[A block of data]
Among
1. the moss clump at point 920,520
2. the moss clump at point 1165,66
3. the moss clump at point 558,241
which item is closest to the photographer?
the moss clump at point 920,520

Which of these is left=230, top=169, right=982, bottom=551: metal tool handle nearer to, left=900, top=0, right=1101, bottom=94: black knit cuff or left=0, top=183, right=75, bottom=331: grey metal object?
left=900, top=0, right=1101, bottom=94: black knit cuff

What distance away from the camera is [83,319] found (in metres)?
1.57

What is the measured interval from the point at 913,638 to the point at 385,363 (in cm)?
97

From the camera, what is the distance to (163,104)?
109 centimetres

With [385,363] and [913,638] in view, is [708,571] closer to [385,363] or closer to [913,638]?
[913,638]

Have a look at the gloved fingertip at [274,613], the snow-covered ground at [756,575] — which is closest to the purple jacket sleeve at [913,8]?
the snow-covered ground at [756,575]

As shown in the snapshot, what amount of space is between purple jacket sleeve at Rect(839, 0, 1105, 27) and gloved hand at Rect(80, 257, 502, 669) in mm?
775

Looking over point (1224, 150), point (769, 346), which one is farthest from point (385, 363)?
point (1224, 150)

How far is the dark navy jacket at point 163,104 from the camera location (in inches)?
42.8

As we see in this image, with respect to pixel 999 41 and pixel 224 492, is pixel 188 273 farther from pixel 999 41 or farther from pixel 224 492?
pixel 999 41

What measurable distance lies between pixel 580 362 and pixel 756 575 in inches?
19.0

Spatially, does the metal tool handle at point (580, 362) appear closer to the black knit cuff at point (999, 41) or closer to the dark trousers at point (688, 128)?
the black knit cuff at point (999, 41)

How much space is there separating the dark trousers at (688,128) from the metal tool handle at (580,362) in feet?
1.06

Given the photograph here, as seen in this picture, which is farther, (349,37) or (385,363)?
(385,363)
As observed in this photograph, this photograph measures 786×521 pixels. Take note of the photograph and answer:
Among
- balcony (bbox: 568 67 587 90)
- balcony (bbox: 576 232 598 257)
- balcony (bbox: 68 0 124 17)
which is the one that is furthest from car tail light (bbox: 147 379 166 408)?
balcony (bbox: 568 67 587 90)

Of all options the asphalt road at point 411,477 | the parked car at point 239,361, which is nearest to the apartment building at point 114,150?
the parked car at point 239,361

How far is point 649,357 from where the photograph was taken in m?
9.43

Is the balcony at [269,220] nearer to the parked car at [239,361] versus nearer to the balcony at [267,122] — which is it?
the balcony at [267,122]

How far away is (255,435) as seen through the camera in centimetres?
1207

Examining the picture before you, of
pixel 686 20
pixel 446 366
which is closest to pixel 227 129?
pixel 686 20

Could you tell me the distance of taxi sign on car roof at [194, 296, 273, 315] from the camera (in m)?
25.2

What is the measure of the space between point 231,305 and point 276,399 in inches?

Task →
Exactly as written, give the line containing "As shown in" and all remaining lines of the records.

Correct output →
As shown in the snapshot, what amount of space is between purple jacket sleeve at Rect(839, 0, 1105, 27) and gloved hand at Rect(80, 257, 502, 669) in mm?
775

Looking over point (1224, 150), point (769, 346), which one is farthest from point (385, 363)?
point (1224, 150)

How far is the dark navy jacket at point 163,104 from the camera location (in inches)?
42.8

As we see in this image, with respect to pixel 999 41 and pixel 224 492, is pixel 188 273 farther from pixel 999 41 or farther from pixel 224 492?
pixel 999 41

What measurable distance lies between pixel 580 362 and pixel 756 575 in inches?
19.0

Spatially, does the metal tool handle at point (580, 362) appear closer to the black knit cuff at point (999, 41) or closer to the dark trousers at point (688, 128)?
the black knit cuff at point (999, 41)

How much space is there separating the dark trousers at (688,128) from the metal tool handle at (580,362) in feet?
1.06

Given the photograph here, as seen in this picture, which is farther, (349,37) or (385,363)?
(385,363)
As observed in this photograph, this photograph measures 786×521 pixels. Take note of the photograph and answer:
Among
- balcony (bbox: 568 67 587 90)
- balcony (bbox: 576 232 598 257)
- balcony (bbox: 68 0 124 17)
which is the one that is furthest from car tail light (bbox: 147 379 166 408)?
balcony (bbox: 568 67 587 90)

Of all options the asphalt road at point 411,477 | the parked car at point 239,361, which is nearest to the apartment building at point 114,150?
the parked car at point 239,361

How far is point 649,357 from where the photograph was taken in m?
9.43

Is the balcony at [269,220] nearer to the parked car at [239,361] versus nearer to the balcony at [267,122] — which is it?
the balcony at [267,122]

How far away is (255,435) as seen through the camera in centimetres?
1207

Examining the picture before you, of
pixel 686 20
pixel 446 366
which is closest to pixel 227 129?
pixel 686 20

Could you tell me the distance of taxi sign on car roof at [194, 296, 273, 315] from the camera (in m)?
25.2

What is the measure of the space between point 231,305 and point 276,399 in inches?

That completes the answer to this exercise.